Fred Wilson – bless his heart – blogs on my book, saying nice things (“It’s a good read, perfect for a flight. It’s not too dense, full of great quotes and insights. I’m enjoying it.”) and he pulls out one of the ideas that fascinates me most, one I’m thinking about writing on again: publicness.

It starts with Catarina Fake telling how she and Stewart Butterfield made a fateful and wise decision when they started Flickr and “defaulted to public.” Then Fred retells the story I have in the book of Mark Zuckerberg and his Tom Sawyer moment in an art class: how public interaction helped an entire class. Next, Fred quotes a commenter who had a similar story about a class working through problems in front of the entire class (though the school stupidly requiring killing the product of this work).
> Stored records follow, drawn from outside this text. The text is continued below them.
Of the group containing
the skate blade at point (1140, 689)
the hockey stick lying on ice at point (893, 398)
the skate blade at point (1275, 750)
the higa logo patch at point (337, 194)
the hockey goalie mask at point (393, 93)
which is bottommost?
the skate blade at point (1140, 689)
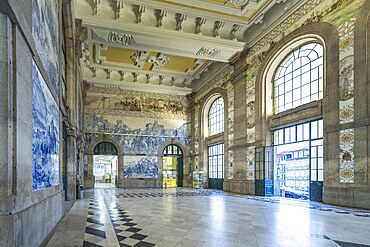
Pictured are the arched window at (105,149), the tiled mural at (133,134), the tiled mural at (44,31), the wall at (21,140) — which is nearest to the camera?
the wall at (21,140)

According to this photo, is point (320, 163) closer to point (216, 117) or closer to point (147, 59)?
point (216, 117)

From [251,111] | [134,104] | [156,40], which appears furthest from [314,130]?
[134,104]

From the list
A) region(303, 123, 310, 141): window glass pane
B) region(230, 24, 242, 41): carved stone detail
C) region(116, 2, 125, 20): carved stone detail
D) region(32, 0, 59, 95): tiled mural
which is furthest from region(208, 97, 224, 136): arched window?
region(32, 0, 59, 95): tiled mural

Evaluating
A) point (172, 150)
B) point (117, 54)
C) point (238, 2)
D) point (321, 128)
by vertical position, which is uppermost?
point (238, 2)

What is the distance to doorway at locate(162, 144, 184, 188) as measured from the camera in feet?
72.5

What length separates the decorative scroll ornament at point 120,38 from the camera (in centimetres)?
1284

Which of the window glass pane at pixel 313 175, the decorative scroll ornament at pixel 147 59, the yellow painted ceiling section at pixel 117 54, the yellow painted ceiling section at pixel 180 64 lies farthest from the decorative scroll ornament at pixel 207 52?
the window glass pane at pixel 313 175

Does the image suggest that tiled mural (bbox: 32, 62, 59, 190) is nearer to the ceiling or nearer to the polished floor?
the polished floor

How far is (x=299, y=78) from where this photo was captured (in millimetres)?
11734

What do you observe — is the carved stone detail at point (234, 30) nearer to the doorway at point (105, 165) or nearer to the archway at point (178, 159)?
the archway at point (178, 159)

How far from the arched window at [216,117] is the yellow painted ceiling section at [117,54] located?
266 inches

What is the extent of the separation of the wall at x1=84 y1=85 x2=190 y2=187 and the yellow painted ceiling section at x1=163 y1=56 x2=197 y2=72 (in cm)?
353

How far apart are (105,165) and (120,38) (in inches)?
1142

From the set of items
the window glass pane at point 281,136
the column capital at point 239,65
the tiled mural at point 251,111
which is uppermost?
the column capital at point 239,65
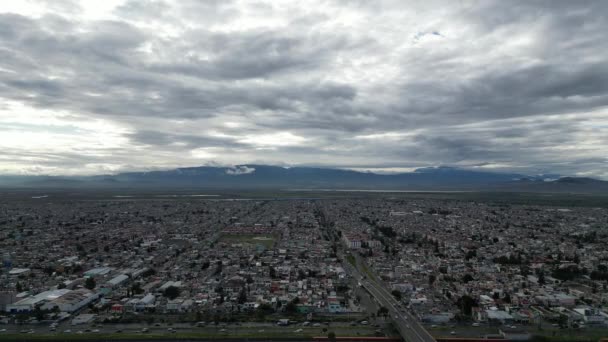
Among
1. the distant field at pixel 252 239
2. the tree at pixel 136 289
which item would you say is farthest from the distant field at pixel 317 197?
the tree at pixel 136 289

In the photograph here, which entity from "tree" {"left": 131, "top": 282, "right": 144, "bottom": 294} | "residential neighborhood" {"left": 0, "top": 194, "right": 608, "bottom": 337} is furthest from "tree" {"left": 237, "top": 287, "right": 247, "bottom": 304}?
"tree" {"left": 131, "top": 282, "right": 144, "bottom": 294}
Here’s the lovely irony: Because Fred discusses this publicly and because he has wonderful discussions o his blog, there are more good ideas and viewpoints: a debate about whether Facebook is really public because we can control and restrict our publics here; discussion about competition and secrets; opinions about the foolishness of erasing knowledge; more talk about the value of secrecy vs. execution; a neat thought about the positive pressure of publicness; how publicness – being first to an idea shared in public – can lead to thought leadership.
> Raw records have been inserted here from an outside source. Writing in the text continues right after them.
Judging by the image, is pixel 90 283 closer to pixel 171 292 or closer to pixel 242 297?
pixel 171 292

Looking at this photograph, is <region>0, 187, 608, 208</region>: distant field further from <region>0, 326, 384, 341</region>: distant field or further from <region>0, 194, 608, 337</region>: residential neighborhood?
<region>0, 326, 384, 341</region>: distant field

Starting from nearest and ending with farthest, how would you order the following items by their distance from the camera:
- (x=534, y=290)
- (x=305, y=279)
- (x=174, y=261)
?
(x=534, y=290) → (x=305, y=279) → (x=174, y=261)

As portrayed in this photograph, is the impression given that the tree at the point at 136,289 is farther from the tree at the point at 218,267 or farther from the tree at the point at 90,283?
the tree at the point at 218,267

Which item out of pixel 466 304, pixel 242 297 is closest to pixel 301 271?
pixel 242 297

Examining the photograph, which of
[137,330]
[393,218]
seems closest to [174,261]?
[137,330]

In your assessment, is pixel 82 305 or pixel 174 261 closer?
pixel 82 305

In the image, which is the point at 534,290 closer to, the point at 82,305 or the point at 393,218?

The double irony for me is that the book itself isn’t public yet. Fred shared a bit of it in public and that is what lead to this discussion. I can’t wait for it to be public – though, of course, books are only so public since they are sold. We’ll be putting some of the book online – I need to talk with the publisher this week about what exactly that will be – and I hope we’ll test the limits of the benefits of publicness.